Prise en charge de la maladie de lyme chronique selon les recommandations SPILF
La prise en charge des symptômes prolongés après une maladie de Lyme traitée reste un sujet de débat et parfois d’inquiétude pour les patients. Les recommandations de la SPILF distinguent la neuroborréliose ou arthrite de Lyme persistante, où une infection active peut encore être documentée, du syndrome post-traitement de la maladie de Lyme (SPTML), dans lequel aucune preuve de persistance bactérienne n’est retrouvée malgré des symptômes invalidants (fatigue, douleurs diffuses, troubles cognitifs). Dans le premier cas, un traitement antibiotique complémentaire peut être discuté, sur des durées limitées et en milieu spécialisé. Dans le second, les études disponibles ne montrent pas de bénéfice à poursuivre une antibiothérapie prolongée, qui expose à des effets indésirables et à l’émergence de résistances. L’accent est alors mis sur une prise en charge globale : réadaptation à l’effort, traitement de la douleur, soutien psychologique, rééducation cognitive si nécessaire. Même si cette approche peut sembler moins « spectaculaire » qu’un nouvel antibiotique, elle vise à améliorer durablement la qualité de vie sans risque iatrogène excessif.

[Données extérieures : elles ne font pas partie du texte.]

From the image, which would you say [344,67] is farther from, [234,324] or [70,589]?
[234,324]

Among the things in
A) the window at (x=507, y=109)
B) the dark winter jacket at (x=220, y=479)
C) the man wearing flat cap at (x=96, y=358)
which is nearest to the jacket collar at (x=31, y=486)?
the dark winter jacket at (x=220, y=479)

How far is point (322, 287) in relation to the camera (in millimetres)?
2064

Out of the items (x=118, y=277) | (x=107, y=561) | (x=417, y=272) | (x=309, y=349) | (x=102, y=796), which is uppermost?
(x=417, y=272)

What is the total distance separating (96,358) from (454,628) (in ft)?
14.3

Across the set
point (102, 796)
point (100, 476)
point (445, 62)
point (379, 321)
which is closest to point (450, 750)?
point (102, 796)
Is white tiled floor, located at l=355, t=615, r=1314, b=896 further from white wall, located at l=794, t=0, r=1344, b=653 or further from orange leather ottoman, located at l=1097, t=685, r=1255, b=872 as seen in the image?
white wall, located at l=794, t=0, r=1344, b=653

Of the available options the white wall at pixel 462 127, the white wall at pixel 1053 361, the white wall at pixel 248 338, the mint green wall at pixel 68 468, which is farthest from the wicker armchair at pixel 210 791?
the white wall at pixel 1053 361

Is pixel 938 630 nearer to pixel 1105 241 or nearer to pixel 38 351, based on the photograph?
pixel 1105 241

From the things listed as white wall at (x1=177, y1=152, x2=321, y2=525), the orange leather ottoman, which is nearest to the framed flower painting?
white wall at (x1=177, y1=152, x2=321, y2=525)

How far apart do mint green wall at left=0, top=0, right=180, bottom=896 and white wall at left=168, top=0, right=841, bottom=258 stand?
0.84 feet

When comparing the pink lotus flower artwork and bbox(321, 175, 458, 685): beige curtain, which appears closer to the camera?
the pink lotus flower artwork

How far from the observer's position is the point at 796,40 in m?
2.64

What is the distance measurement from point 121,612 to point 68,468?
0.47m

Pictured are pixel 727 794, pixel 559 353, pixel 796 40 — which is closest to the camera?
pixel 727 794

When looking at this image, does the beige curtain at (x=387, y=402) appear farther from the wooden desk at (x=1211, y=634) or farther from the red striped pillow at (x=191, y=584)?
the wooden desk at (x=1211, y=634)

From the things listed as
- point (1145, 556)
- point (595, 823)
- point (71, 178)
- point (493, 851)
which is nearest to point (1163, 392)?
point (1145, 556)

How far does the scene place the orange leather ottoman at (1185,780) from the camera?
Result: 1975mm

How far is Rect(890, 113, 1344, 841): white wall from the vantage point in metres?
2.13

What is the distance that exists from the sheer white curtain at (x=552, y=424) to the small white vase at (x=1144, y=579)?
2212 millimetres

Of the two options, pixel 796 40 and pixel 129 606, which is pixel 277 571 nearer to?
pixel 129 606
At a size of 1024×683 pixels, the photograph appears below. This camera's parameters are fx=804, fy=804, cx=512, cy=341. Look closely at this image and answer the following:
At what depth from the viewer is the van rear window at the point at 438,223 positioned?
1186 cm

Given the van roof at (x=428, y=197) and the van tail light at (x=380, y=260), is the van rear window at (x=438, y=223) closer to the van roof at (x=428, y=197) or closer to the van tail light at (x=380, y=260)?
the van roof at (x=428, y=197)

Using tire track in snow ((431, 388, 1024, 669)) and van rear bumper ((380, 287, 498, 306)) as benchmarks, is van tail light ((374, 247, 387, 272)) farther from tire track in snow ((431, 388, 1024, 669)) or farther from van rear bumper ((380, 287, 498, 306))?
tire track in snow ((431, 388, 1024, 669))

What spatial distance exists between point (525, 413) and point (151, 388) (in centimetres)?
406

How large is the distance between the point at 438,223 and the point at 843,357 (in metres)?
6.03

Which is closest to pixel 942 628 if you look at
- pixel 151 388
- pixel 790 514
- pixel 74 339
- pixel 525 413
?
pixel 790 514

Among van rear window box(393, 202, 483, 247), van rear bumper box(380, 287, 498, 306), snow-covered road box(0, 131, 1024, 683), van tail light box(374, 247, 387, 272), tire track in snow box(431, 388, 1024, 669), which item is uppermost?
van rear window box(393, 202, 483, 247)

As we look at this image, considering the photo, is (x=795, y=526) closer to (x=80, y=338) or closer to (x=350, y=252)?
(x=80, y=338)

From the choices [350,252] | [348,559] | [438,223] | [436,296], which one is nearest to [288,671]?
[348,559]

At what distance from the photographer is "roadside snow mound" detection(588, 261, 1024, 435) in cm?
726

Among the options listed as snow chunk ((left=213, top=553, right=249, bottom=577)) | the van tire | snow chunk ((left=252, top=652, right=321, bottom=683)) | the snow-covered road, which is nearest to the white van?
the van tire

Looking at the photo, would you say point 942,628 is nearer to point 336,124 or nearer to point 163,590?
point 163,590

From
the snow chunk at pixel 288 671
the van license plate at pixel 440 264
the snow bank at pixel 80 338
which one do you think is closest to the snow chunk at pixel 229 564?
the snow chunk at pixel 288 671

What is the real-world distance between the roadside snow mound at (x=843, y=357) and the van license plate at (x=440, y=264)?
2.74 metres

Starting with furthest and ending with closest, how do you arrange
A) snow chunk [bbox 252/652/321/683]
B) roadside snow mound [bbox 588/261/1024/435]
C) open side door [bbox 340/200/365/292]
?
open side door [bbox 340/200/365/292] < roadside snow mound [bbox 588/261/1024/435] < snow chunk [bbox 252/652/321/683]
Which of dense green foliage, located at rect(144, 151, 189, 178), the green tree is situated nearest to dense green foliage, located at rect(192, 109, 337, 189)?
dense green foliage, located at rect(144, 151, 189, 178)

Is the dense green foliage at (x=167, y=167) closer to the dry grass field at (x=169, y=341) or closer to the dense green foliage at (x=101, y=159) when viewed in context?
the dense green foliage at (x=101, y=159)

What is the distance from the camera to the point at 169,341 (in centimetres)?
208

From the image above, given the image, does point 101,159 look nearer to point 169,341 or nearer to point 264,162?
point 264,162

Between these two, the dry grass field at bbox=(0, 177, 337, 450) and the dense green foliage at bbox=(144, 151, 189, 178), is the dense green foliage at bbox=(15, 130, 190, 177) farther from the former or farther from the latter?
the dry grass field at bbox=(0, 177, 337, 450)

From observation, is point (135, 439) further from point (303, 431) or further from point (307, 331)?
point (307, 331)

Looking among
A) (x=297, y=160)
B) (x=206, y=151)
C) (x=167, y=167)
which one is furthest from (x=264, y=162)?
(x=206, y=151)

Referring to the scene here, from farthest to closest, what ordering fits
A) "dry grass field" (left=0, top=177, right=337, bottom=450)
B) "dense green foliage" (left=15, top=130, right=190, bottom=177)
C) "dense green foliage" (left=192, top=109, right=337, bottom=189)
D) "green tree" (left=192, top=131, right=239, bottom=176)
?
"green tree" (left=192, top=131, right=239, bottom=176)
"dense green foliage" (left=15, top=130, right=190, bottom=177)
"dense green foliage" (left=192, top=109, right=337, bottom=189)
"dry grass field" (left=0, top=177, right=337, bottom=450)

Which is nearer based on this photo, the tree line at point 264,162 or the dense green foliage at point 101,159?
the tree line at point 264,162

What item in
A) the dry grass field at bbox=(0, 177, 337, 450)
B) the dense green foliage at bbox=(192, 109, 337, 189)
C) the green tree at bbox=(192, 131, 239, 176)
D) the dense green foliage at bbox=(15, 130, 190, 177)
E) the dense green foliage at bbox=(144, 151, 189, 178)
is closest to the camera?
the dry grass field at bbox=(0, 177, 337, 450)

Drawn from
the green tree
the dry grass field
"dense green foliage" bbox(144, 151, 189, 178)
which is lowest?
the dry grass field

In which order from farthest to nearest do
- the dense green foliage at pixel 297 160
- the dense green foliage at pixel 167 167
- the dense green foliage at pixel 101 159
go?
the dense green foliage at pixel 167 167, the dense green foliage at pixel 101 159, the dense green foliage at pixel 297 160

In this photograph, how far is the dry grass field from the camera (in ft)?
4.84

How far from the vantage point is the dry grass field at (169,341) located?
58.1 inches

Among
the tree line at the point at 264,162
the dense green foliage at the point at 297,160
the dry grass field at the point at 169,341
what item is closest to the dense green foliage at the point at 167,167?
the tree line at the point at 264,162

Surveillance épidémiologique et réseau sentinelles en france métropolitaine
Le suivi de la maladie de Lyme en France s’appuie sur plusieurs dispositifs de surveillance épidémiologique complémentaires, coordonnés par Santé Publique France. Le réseau Sentinelles, qui regroupe un panel de médecins généralistes volontaires répartis sur tout le territoire, joue un rôle central en remontant de manière régulière des données anonymisées sur les cas diagnostiqués en soins primaires. Ces informations, croisées avec les déclarations hospitalières, les enquêtes entomologiques sur les tiques et les programmes de recherche participative (comme CITIQUE ou la plateforme eTick), permettent de cartographier en temps quasi réel les zones les plus touchées. Entre 2010 et 2020, on a ainsi observé une nette augmentation du nombre de consultations pour érythème migrant, avec des variations interrégionales marquées, confirmant la progression de la maladie de Lyme dans plusieurs régions tempérées. Pour vous, citoyen ou professionnel de santé, ces données sont précieuses : elles guident les campagnes d’information, orientent les politiques de prévention et vous aident à adapter votre niveau de vigilance selon la zone où vous vivez ou partez en vacances.